■ **ページ抜粋**:
▬▬▬
「ふるさとづくり'95」掲載
<市町村の部>ふるさとづくり大賞 内閣総理大臣賞

豪雪を逆手に取ったまちづくり
新潟県 安塚町
心の過疎からの脱却

 日本の国土面積の52パーセントは雪が降る、いわゆる雪国であり、約2000万人が住んでいる。30センチの雪が降れば“大災害”となる東京からわずか1時間余りで、まったく異なる雪国の世界に到着でき、スキーができるというのも日本だけであろう。そして、積雪1メートルから3メートルもの多雪地に住居を構え、耕し、生活していることも世界に誇れる知恵といえる。
 かつて先人は、雪が降って交通が途絶し、数10キロを歩き、屋根の雪処理に追われたり、雪崩、融雪災害に命を奪われた。しかし一方では、雪国であるがゆえに、雪解け水が山の頂き近くまで開かれた天水田を潤し、おいしい米の恵みを与えてきた。
 雪との関係が共存から敵対へと変わってきたのはむしろ近年、高度経済成長の時代からのこととも言えるのである。
 安塚町は、新潟県の西南端に位置し、長野県飯山市と境を接している。冬期の最低気温は摂氏0度程度でマイナスになることは珍しいが季節風が運ぶ日本海の水蒸気が、1、000メートル級の山並に最初にぶつかるため役場周辺(標高80メートル)でも1メートル50センチ、山沿いは3〜4メートルの最高積雪深を平年でも記録するところである。人口は、昭和30年の3か村合併当時で11、000人余り、現在は4、500人台にまで減少した。70.23平方キロの町面積のうち、林野率は50パーセントの中山間地で農地のほとんどは水田というコメ単作地帯。65歳以上の人口は22パーセント、農業の衰退、山間、多雪、高齢化、嫁不足。クドけば、クドキのもとはいくらでもある。
 かといって雪国は昔と何も変わっていない訳ではない。
▬▬▬
■ **必須課題**:
1. 安塚町についての文章と次の(a)〜(c)が合うかどうかを、それぞれ「はい」か「いいえ」で答え、決め手となる本文の語句をそのまま引用せよ。(a) 安塚町は長野県飯山市と境を接している。(b) 安塚町の冬期の最低気温はマイナスになることが多い。(c) 安塚町の65歳以上の人口は30パーセントである。
2. 安塚町についての文章を、最後の文の後から書き継げ。
この資料は別の出典から取ったものだ。

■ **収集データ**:
▬▬▬
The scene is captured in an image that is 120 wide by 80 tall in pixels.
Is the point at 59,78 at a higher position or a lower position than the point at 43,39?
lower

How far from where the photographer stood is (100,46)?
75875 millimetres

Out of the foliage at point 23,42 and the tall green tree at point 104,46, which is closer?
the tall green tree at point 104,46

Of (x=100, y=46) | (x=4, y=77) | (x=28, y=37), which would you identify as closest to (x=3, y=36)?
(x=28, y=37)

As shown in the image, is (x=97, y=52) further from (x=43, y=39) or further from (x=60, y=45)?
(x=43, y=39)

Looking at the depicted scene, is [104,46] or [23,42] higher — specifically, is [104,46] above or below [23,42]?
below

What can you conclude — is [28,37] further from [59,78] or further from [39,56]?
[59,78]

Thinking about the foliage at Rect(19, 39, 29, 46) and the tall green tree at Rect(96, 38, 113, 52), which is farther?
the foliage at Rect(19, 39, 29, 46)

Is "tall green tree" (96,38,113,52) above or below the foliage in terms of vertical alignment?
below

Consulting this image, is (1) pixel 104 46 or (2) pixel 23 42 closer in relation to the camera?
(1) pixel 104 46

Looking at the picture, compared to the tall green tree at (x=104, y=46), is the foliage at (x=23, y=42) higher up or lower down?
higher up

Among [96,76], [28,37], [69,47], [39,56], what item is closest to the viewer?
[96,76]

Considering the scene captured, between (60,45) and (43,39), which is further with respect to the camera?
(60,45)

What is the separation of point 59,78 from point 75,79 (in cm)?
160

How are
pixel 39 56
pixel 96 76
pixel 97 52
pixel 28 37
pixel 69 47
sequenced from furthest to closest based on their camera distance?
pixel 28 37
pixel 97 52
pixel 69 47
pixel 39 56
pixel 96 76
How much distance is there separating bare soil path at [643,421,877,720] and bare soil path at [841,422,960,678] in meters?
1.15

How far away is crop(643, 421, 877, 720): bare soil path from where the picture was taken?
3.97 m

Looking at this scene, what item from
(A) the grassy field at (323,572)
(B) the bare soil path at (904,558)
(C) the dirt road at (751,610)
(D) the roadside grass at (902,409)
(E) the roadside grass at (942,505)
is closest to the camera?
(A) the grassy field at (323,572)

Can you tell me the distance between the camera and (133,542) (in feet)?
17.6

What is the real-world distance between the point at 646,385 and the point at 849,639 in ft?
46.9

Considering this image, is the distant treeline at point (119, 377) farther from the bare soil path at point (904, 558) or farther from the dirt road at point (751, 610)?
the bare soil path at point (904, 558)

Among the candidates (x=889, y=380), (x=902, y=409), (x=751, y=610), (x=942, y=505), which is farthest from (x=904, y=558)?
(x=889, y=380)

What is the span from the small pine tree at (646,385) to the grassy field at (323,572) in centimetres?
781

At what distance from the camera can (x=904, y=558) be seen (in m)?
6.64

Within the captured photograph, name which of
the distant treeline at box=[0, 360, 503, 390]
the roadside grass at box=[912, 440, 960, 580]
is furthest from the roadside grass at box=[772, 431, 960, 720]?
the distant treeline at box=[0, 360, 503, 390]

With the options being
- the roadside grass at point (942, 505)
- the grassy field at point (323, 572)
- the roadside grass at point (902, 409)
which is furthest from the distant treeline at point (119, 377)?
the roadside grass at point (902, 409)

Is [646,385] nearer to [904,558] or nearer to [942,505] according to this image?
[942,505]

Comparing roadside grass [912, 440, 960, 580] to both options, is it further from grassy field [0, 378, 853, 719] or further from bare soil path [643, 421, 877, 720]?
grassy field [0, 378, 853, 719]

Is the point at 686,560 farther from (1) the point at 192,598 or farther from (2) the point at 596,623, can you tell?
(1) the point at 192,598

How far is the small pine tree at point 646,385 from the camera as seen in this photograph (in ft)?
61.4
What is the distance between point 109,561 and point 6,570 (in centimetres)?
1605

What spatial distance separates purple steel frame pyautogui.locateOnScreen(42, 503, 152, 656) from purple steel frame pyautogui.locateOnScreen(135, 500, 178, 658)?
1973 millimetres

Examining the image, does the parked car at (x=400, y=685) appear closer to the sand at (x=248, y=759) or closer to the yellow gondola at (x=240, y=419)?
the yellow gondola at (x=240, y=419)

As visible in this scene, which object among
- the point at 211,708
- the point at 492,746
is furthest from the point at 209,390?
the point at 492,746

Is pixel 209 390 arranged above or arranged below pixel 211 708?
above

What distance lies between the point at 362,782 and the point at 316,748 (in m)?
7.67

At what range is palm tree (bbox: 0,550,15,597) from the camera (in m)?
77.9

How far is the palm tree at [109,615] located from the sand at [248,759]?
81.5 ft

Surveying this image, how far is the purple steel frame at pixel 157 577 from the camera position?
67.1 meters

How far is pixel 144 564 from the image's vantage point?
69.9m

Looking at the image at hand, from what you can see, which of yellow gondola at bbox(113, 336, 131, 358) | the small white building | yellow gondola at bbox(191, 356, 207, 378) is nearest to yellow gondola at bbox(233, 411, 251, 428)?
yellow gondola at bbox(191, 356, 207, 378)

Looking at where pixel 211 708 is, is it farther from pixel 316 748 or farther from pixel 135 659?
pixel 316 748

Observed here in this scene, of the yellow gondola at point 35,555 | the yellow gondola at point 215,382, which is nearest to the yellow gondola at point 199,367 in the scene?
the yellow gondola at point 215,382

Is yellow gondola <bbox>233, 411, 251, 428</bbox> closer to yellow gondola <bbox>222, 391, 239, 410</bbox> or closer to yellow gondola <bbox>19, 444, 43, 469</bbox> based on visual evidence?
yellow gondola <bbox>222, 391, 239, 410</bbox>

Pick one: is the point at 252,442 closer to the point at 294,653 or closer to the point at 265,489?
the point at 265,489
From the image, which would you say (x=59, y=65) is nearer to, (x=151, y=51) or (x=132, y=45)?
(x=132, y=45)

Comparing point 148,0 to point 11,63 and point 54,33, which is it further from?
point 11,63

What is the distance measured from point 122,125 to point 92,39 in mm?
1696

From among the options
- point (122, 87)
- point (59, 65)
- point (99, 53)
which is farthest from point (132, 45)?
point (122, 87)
▬▬▬
■ **回答一覧**:
1.
(a) はい。「長野県飯山市と境を接している」
(b) いいえ。「マイナスになることは珍しい」
(c) いいえ。「65歳以上の人口は22パーセント」

2.
 雪は時に[雪雪雪雪](ゆき)と書きたいほどに積もる。そこで暮らすための知恵として、雪処理はお互いの共同の力で対処しようと、地域ごとに防雪体制整備事業を取り入れた。共同の車庫、駐車場整備、小型除雪機、ブルドーザーの導入などが町内の3分の2の地域に整備されており「雪なんてへっちゃらだい」と大書された車庫もある。屋根雪処理に工夫をした家屋には、低利融資制度を設け冬を快適に暮らすための研究などにも助成できる基金もある。主要な道路は除雪され、交通は確保されている。けれども雪国の生活者が雪のない地域の生活を夢見ている以上、不満が残り雪は邪魔物でしかない。こわいのは、人口が減った、若者が少ない、工場がないというような客観的な過疎というより、むしろ住んでいる人間自身が落ちこむ、自信と誇りを失くす、不平、不満ばかりで自ら手足を動かすことをしなくなる「心の過疎」である。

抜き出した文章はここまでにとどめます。